Quotes tagged as "scottish-nationalism" Showing 1-3 of 3
Robert Louis Stevenson
“The happiest lot on earth is to be born a Scotchman. You must pay for it in many ways, as for all other advantages on earth. You have to learn the paraphrases and the shorter catechism; you generally take to drink; your youth is a time of louder war against society, of more outcry and tears and turmoil, than if you had been born, for instance, in England. But somehow life is warmer and closer; the hearth burns more redly; the lights of home shine softer on the rainy street; the very names, endeared in verse and music, cling nearer round our hearts.”
Robert Louis Stevenson, The Silverado Squatters

Cairns Craig
“Scotland had no need of a 'resistant nationalism' precisely because it was an imperial nation engaged in projecting its national culture to the world. The historical problem of Scotland's 'absent nationalism' in the nineteenth century is a non-problem because far from lacking a nationalism, Scottish nationalism was vigorously engaged on imposing itself wherever Scots had achieved a determining or a significant role within the territory of the British Empire. Scottish nationalism did not need to assert itself within the British state because the 'world was its field', and its aim was to make Scotland the spiritual core of the imperial project.”

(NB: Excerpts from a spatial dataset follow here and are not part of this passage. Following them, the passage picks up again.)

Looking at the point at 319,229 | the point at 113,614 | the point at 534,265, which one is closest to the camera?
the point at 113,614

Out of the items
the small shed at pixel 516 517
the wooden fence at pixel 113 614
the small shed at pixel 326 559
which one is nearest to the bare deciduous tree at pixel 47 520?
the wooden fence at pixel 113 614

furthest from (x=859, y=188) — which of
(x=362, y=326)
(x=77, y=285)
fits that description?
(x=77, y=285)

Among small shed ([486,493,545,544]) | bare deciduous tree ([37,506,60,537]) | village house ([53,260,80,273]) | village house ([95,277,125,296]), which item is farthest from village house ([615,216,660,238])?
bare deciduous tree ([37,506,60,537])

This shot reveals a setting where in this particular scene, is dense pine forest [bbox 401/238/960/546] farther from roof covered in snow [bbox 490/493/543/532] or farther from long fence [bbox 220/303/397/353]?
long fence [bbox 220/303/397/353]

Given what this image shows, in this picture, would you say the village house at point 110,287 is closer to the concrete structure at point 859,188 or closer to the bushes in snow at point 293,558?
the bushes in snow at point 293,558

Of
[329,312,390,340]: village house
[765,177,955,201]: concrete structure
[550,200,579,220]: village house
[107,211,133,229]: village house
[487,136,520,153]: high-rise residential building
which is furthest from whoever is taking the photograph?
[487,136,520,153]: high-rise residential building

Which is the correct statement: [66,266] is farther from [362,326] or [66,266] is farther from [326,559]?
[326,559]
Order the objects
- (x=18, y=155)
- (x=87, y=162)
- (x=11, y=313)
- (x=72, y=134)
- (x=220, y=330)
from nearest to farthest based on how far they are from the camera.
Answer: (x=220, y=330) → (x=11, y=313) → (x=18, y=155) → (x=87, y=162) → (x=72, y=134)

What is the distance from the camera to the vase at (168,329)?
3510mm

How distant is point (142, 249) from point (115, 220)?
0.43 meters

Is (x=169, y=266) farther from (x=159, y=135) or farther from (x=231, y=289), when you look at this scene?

Cairns Craig, The Wealth of the Nation: Scotland, Culture and Independence

Don Paterson
“...it's perhaps time to admit that our perennial call to "work as if you lived in the early days of a better nation" has become something of an empty shibboleth. The petty, tribal, precriptive, censorious, identity-obsessed and philistine culture the SNP have created has left many older centrist heids reluctant to speak up over matters of simple common sense and public concern, conceding many of them not just to the right (with whom they are now occasionally driven to make common cause), but - far more dangerously - to the self-declared racists, sexists, homophobes and fascists who should represent our common enemy. The SNP are also, in their current incarnation, poor stewards of the independence dream. As we enter a pre-war era of economic uncertainty and shifting alliances, rediscovering it will be a far more sober and adult task than we have previously had to face. We first must decide what it is we mean by "better nation". It will have to be one with considerably more courage, genuine inclusivity and stomach for honest and civil debate than we currently demonstrate. It will require us to tackle the kinds of broad disadvantage that animate the electorate, as well as those narrow causes which excite our political and institutional leaders. It will require an Enlightenment-style revival of an artistic and intellectual meritocracy, one which can actively connect and draw on the talents of an increasingly diverse but distinctively Scottish society.”